DIRECTIONS —
Output every line below exactly.
/---
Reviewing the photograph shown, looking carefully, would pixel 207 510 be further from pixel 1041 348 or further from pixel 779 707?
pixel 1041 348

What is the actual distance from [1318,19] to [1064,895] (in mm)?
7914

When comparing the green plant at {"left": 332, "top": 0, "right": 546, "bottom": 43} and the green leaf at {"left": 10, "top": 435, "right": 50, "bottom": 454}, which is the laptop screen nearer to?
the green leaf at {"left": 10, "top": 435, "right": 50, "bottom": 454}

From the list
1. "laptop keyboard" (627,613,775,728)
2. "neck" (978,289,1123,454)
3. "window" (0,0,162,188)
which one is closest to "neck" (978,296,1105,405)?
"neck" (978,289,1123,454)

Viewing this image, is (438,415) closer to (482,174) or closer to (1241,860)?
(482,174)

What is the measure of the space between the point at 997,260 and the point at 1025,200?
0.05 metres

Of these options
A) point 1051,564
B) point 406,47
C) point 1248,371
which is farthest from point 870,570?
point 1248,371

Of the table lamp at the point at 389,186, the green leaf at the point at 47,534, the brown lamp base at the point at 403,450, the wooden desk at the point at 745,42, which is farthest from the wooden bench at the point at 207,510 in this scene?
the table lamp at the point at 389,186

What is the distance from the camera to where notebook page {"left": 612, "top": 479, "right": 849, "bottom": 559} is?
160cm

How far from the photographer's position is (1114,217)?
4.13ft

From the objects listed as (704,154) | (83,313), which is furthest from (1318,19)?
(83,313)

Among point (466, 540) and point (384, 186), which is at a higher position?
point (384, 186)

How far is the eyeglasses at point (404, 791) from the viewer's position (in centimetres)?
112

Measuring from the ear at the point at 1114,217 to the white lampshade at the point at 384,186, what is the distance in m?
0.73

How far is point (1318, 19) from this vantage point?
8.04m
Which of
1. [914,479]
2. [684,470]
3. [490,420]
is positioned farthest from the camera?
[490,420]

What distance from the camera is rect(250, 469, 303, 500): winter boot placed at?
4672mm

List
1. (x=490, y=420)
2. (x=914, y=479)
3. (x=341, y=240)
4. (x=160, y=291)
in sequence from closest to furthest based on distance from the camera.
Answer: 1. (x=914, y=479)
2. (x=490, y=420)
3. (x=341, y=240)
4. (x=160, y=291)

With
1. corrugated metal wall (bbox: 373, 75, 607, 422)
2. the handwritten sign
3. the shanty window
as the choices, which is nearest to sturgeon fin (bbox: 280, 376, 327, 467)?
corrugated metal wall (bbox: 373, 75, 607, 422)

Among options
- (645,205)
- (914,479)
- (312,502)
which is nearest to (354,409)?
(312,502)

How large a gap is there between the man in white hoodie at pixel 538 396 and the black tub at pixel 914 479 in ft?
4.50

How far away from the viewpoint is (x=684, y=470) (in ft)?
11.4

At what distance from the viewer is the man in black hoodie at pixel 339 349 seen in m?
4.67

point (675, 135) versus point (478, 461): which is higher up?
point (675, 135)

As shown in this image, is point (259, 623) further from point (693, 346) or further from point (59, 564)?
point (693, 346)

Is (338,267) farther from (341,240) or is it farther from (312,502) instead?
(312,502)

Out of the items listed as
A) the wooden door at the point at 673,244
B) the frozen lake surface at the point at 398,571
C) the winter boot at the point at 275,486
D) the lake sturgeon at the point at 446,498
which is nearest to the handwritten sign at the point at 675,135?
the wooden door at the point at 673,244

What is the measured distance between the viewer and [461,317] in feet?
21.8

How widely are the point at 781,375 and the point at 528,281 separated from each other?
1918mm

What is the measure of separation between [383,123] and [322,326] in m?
\---
RESULT OF THIS EXERCISE —
Reviewing the photograph shown, looking carefully, would pixel 207 510 be further from pixel 1041 348 or further from pixel 779 707?
pixel 1041 348

What is the actual distance from [1318,19] to [1064,895] (in mm)?
7914

When comparing the green plant at {"left": 332, "top": 0, "right": 546, "bottom": 43} and the green leaf at {"left": 10, "top": 435, "right": 50, "bottom": 454}, which is the laptop screen nearer to?
the green leaf at {"left": 10, "top": 435, "right": 50, "bottom": 454}

From the list
1. "laptop keyboard" (627,613,775,728)
2. "neck" (978,289,1123,454)
3. "window" (0,0,162,188)
which one is closest to "neck" (978,296,1105,405)?
"neck" (978,289,1123,454)

Viewing this image, is (438,415) closer to (482,174) or closer to (1241,860)?
(482,174)

What is the measure of the space between the point at 997,260 and the point at 1025,200?
0.05 metres

Of these options
A) point 1051,564
B) point 406,47
C) point 1248,371
which is farthest from point 870,570?
point 1248,371

Of the table lamp at the point at 389,186, the green leaf at the point at 47,534, the brown lamp base at the point at 403,450, the wooden desk at the point at 745,42, which is farthest from the wooden bench at the point at 207,510 in this scene?
the table lamp at the point at 389,186

What is the distance from the camera to where notebook page {"left": 612, "top": 479, "right": 849, "bottom": 559} is?
160cm

How far from the photographer's position is (1114,217)?
4.13ft

From the objects listed as (704,154) | (83,313), which is furthest from (1318,19)?
(83,313)

Among point (466, 540) and point (384, 186), which is at a higher position?
point (384, 186)

How far is the eyeglasses at point (404, 791) from the viewer's position (in centimetres)?
112

Measuring from the ear at the point at 1114,217 to the white lampshade at the point at 384,186, what is the distance in m?
0.73

How far is point (1318, 19) from this vantage point?
8.04m
Which of
1. [914,479]
2. [684,470]
3. [490,420]
is positioned farthest from the camera?
[490,420]

What distance from the camera is rect(250, 469, 303, 500): winter boot placed at?
4672mm

List
1. (x=490, y=420)
2. (x=914, y=479)
3. (x=341, y=240)
4. (x=160, y=291)
in sequence from closest to furthest based on distance from the camera.
Answer: 1. (x=914, y=479)
2. (x=490, y=420)
3. (x=341, y=240)
4. (x=160, y=291)

With
1. corrugated metal wall (bbox: 373, 75, 607, 422)
2. the handwritten sign
3. the shanty window
as the choices, which is nearest to sturgeon fin (bbox: 280, 376, 327, 467)?
corrugated metal wall (bbox: 373, 75, 607, 422)

Among options
- (645,205)
- (914,479)
- (312,502)
which is nearest to (354,409)?
(312,502)

How large a gap is there between the man in white hoodie at pixel 538 396 and the black tub at pixel 914 479 in ft?
4.50

How far away from the viewpoint is (x=684, y=470) (in ft)?
11.4

At what distance from the viewer is the man in black hoodie at pixel 339 349 seen in m?
4.67

point (675, 135) versus point (478, 461): which is higher up?
point (675, 135)

As shown in this image, is point (259, 623) further from point (693, 346) or further from point (59, 564)?
point (693, 346)

Is (338,267) farther from (341,240) or is it farther from (312,502) instead?
(312,502)

Out of the items listed as
A) the wooden door at the point at 673,244
B) the frozen lake surface at the point at 398,571
C) the winter boot at the point at 275,486
D) the lake sturgeon at the point at 446,498
which is nearest to the handwritten sign at the point at 675,135?
the wooden door at the point at 673,244

What is the measured distance between the viewer and [461,317] in feet?
21.8

How widely are the point at 781,375 and the point at 528,281 separated from each other?
1918mm

What is the measure of separation between [383,123] and [322,326] in m?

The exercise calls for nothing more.